Maybe this will be exciting, maybe it won’t, but I am going to start writing a few articles a month on architectural graphics and what I’ve done to get my drawings to look the way they do. I might talk hardcore technical computer specifics from time to time but for the most part, I am going to focus on the really small details. The idea for this series came to me the other day when I was asked by one of my employees to walk through some cabinet shop drawings and explain exactly what they are supposed to be reviewing. As I sat in front of the drawings, explaining why we do certain things, I realized that I have had similar conversations with almost everyone I work with … and if they all had these questions, it stands to reason that other people will have them as well.
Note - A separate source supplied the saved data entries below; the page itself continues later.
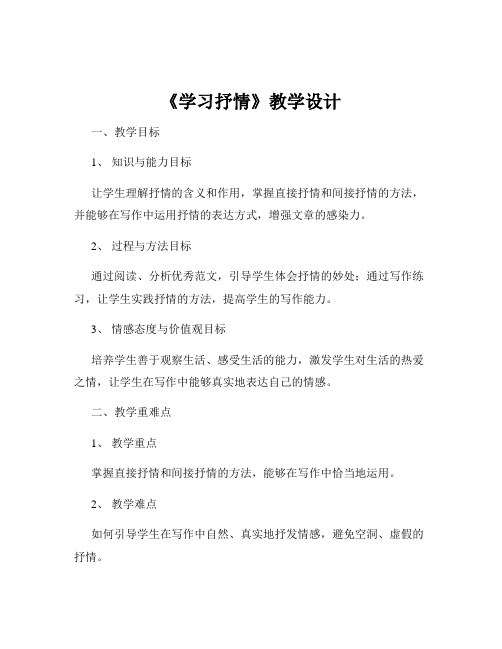 《学习抒情》教学设计

一、教学目标

1、 知识与能力目标

让学生理解抒情的含义和作用，掌握直接抒情和间接抒情的方法，并能够在写作中运用抒情的表达方式，增强文章的感染力。

2、 过程与方法目标

通过阅读、分析优秀范文，引导学生体会抒情的妙处；通过写作练习，让学生实践抒情的方法，提高学生的写作能力。

3、 情感态度与价值观目标

培养学生善于观察生活、感受生活的能力，激发学生对生活的热爱之情，让学生在写作中能够真实地表达自己的情感。

二、教学重难点

1、 教学重点

掌握直接抒情和间接抒情的方法，能够在写作中恰当地运用。

2、 教学难点

如何引导学生在写作中自然、真实地抒发情感，避免空洞、虚假的抒情。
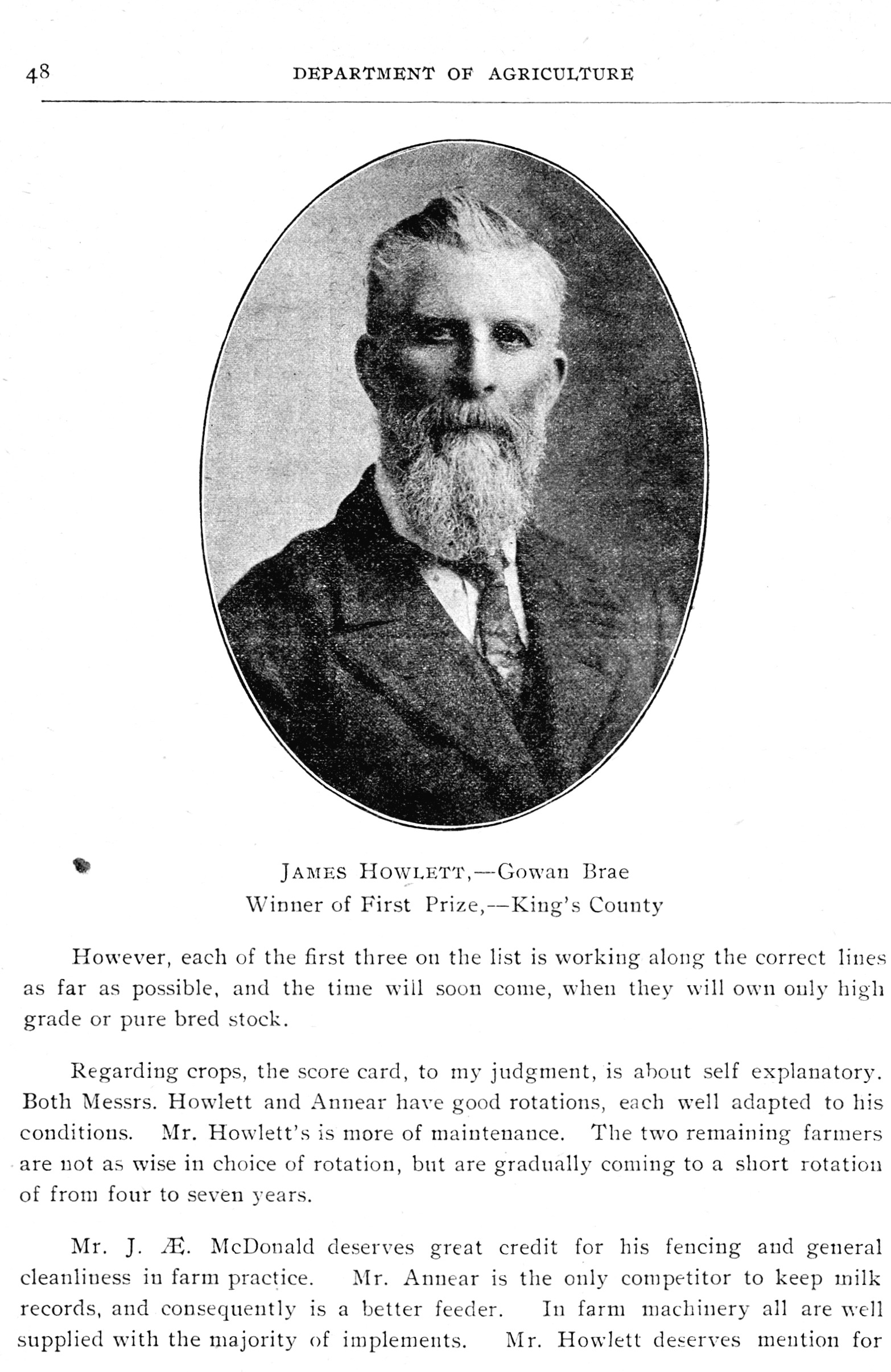 48 DEPARTMENT OF AGRICULTURE

JAMES HOWLETT,—Gowan Brae
Winner of First Prize,—King's County

However, each of the first three on the list is working along the correct lines as far as possible, and the time will soon come, when they will own only high grade or pure bred stock.

Regarding crops, the score card, to my judgment, is about self explanatory. Both Messrs. Howlett and Annear have good rotations, each well adapted to his conditions. Mr. Howlett's is more of maintenance. The two remaining farmers are not as wise in choice of rotation, but are gradually coming to a short rotation of from four to seven years.

Mr. J. Æ. McDonald deserves great credit for his fencing and general cleanliness in farm practice. Mr. Annear is the only competitor to keep milk records, and consequently is a better feeder. In farm machinery all are well supplied with the majority of implements. Mr. Howlett deserves mention for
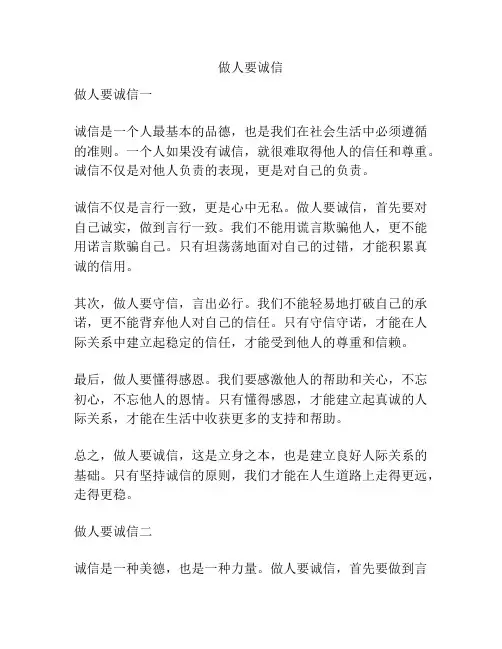 做人要诚信

做人要诚信一

诚信是一个人最基本的品德，也是我们在社会生活中必须遵循的准则。一个人如果没有诚信，就很难取得他人的信任和尊重。诚信不仅是对他人负责的表现，更是对自己的负责。

诚信不仅是言行一致，更是心中无私。做人要诚信，首先要对自己诚实，做到言行一致。我们不能用谎言欺骗他人，更不能用诺言欺骗自己。只有坦荡荡地面对自己的过错，才能积累真诚的信用。

其次，做人要守信，言出必行。我们不能轻易地打破自己的承诺，更不能背弃他人对自己的信任。只有守信守诺，才能在人际关系中建立起稳定的信任，才能受到他人的尊重和信赖。

最后，做人要懂得感恩。我们要感激他人的帮助和关心，不忘初心，不忘他人的恩情。只有懂得感恩，才能建立起真诚的人际关系，才能在生活中收获更多的支持和帮助。

总之，做人要诚信，这是立身之本，也是建立良好人际关系的基础。只有坚持诚信的原则，我们才能在人生道路上走得更远，走得更稳。

做人要诚信二

诚信是一种美德，也是一种力量。做人要诚信，首先要做到言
To that end, the Architectural Graphics 101 series was born. There isn’t anything special about the topic I have selected for the very first entry in this series – in fact – I’ve almost gone the opposite direction and chosen something pretty vanilla as a starting point. If people seem to respond well to this series, I will continue them every other week or so.
So here we go ….
This is a “reflected ceiling plan” and it is exactly what it sounds like … a view of the ceiling looking down as if there was a mirror on the floor reflecting the plan back at you. Sounds complicated but it’s not; it’s done this way so that the orientation of the floor plan and the orientation of the ceiling plan are the same. If you wanted to show the ceiling as if you were laying on the floor looking up, the plan would be reversed – that’s why it’s “reflected”. This way you can look at the plans from the same orientation (looking down) but in one instance you are seeing the floor, and in the other, you are looking at the ceiling.
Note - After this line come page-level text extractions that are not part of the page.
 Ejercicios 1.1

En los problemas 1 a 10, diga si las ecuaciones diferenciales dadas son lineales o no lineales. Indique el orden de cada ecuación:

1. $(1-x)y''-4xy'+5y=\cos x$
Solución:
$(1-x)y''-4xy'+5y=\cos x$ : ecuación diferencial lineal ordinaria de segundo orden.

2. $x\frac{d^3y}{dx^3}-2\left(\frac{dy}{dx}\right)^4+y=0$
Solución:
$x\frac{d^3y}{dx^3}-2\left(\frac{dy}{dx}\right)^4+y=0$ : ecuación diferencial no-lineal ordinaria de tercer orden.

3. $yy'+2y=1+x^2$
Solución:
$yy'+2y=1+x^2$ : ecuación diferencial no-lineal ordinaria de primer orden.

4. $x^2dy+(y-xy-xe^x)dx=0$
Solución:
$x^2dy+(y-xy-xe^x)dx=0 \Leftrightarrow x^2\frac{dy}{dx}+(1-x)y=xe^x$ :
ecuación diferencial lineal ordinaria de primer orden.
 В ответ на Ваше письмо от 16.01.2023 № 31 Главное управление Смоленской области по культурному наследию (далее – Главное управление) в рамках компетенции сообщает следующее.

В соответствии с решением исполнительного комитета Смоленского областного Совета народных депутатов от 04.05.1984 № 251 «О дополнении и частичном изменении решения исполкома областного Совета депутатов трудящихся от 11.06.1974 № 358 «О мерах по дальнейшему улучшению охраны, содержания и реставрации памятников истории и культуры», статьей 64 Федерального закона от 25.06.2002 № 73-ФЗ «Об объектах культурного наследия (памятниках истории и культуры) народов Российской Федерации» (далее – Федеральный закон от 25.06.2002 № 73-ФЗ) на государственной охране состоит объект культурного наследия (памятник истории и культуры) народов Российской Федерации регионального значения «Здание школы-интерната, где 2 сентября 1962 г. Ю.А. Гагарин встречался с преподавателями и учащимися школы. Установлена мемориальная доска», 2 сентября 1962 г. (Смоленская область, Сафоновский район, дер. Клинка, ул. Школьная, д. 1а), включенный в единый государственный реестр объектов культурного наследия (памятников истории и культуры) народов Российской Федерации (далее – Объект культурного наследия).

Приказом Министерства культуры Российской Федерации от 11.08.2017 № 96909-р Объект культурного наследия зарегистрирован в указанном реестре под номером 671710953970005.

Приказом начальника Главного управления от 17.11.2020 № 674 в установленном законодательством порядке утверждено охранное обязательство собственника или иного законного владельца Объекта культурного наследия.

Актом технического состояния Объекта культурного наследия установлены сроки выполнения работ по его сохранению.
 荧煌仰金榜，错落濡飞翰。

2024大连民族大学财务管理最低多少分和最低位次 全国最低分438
Okay, it still sounds complicated … but let’s pretend that we are all on the same page here and move on.
The point of a reflected ceiling plan, at least in my office, is to indicate where lighting and electrical get located. Trying to put this information on the floor plan would make that drawing overly congested and difficult to read so we separate this information out into its own drawing
The focus of this initial Architectural Graphics 101 post will be the doors shown in this reflected ceiling plan. When I graduated from college, back when we still used vellum and pencils to draw, the vast majority of my time was spent working on commercial projects.
We did not draw in the door or door swings in these drawings. Why? I couldn’t really tell you … we just didn’t, that’s not how things were done.
Fast forward too many years for me to calculate, and I am now working almost exclusively on residential projects and nothing is done using pencil and vellum … and we draw in the doors and door swings. Shocking Being told to do this was a complete blast to everything that I had been told, this went against the grain, weren’t we going to get in trouble for this? So I asked my new boss (this was back in the year 2000) and I asked him “Why?”
He told me it was to make sure that the light switches weren’t placed behind the doors when they were opened … and that made perfect sense and I have been drawing the doors and door swings (showing them dashed) in my reflected ceiling plans ever since.
More times than not it is pretty easy to avoid accidentally locating the light switches behind the swing of the door, even if you don’t show your door and door swings in your RCP, but those generally aren’t the ones you have to worry about … it’s the weird situations that always catch you by surprise.